There's often room for the entire hand in a loose vagina. But he should proceed cautiously, and back up or stop if you experience any pain. If it helps you to relax and stay aroused, touch your clit. Of course touching your whole body and talking dirty are also good accessories. If you really do have a big vagina, his hand is going to slip inside of you. (He should tuck his thumb into the palm of his hand, and fold his hand in half lengthwise.)

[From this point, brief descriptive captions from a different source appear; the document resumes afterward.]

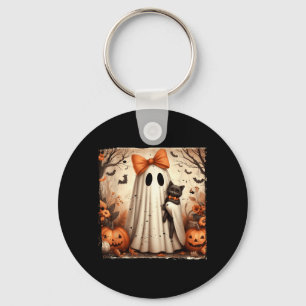 Poster Halloween Ghost Holding Black Kitten Cat Key Ring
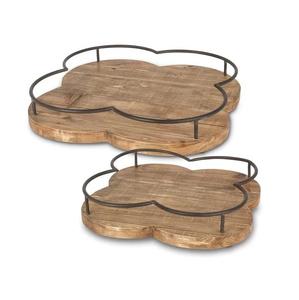 Top Tendance Moderne Poignée En Fer Noir Plateau En Bois Plateau De Service En Métal pour La Décoration De Table Taille Personnalisée Forme Couleur - Product Image 6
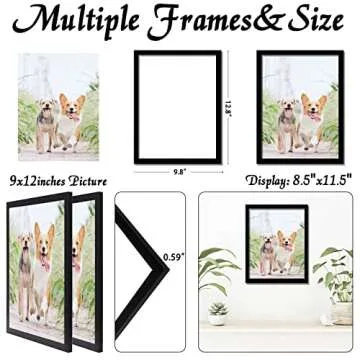 icariery 9x12 Picture Frame Set of 2, Black Photo Frames High Transparent Wall Gallery Desktop Horizontal Vertical for Canvas Collage Photo Poster Certificate 9 x 12 inches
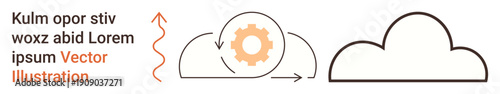 Cloud services, data exchange, technology infrastructure, automation, cloud computing process, file sharing. Graphic of a gear within a cloud indicating synchronization. Cloud services and data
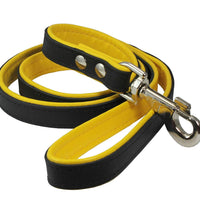 Dogs My Love 4ft. Two-Tone Leather Dog Leash Black/Yellow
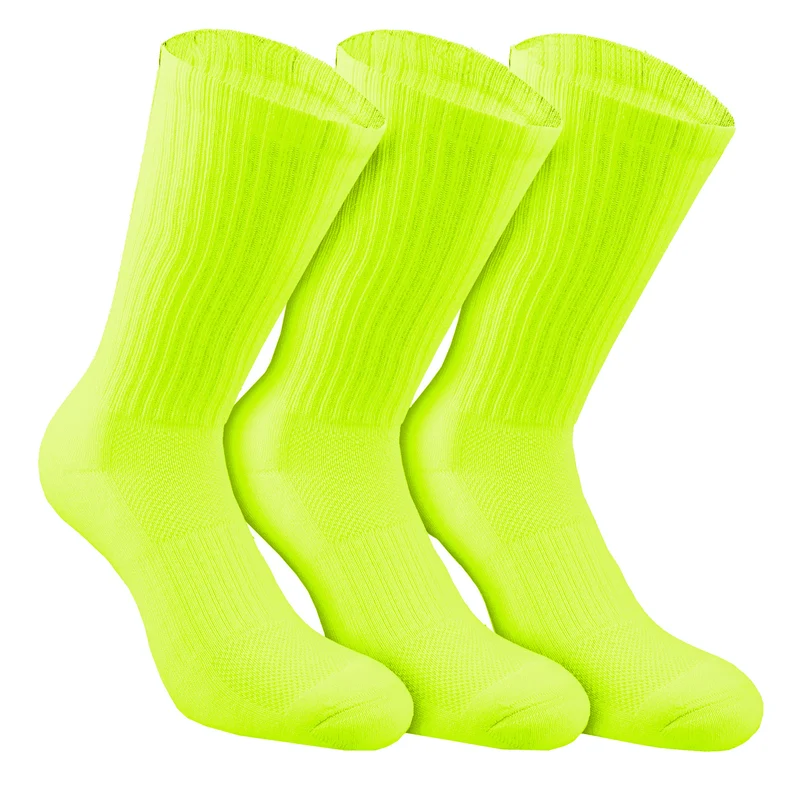 Tennissocken 3er Pack Unisex - neongelb,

Once inside, he can spread his fingers just a bit then bring them together again. This little bit of stimulation will probably feel quite intense to you. Slow, gradual movements can produce a ballet of ecstasy. Be sure to tell him how he is making you feel. Let him know that you love him so much for giving you this extraordinary pleasure. Some women like to have the person who is fisting them pull their hand partway out of the vagina, then slip it back inside. If this feels good, you can do it repeatedly, experiencing that sensation of opening up to him over and over again. Some women like pressure on the cervix. Rhythmic rocking up against it should be done with caution so as not to bruise your tissues.

If there's any blood, withdraw his hand and apply an ice pack. Go to the emergency room. You may have vaginal tearing at the entrance or elsewhere. But injuries can be avoided if you follow my instructions. Be sensible. Don't proceed if there isn't space for his hand. You've always got that large dildo to fall back on. If I were him, I'd want to use that dildo on you myself, perhaps while getting a blowjob. There are a lot of sexual techniques other than intercourse. Your husband may be willing to explore these things if he feels you want to have sex with him because of how you feel about him, regardless of the disparity between your bodies. Check it out.